Goal of the exercise: Pull every line that includes the word "from" out of the data below and copy it.

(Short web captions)
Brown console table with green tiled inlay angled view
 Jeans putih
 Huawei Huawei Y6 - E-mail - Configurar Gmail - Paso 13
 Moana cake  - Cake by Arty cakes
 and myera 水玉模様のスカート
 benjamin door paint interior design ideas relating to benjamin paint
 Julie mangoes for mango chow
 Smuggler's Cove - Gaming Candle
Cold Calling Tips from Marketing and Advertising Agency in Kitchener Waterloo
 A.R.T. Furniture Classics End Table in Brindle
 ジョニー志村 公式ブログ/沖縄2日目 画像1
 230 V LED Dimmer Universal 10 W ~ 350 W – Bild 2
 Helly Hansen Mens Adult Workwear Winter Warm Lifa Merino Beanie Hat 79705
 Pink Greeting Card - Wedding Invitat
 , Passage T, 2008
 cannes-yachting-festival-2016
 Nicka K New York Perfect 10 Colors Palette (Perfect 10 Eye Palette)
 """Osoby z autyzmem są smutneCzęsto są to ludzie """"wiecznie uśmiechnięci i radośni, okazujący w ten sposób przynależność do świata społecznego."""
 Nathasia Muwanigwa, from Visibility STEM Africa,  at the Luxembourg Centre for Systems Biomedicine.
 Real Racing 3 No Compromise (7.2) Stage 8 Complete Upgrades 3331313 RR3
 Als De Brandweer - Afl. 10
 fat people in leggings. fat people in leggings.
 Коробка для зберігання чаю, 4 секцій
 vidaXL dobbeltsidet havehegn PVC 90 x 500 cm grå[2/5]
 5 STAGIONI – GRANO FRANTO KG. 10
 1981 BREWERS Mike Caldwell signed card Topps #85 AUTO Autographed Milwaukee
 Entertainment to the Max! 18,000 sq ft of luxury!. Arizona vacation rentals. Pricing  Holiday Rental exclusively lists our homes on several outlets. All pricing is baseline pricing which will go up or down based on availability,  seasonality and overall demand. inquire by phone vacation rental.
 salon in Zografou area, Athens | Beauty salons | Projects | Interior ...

Answer box:
Cold Calling Tips from Marketing and Advertising Agency in Kitchener Waterloo
 Nathasia Muwanigwa, from Visibility STEM Africa,  at the Luxembourg Centre for Systems Biomedicine.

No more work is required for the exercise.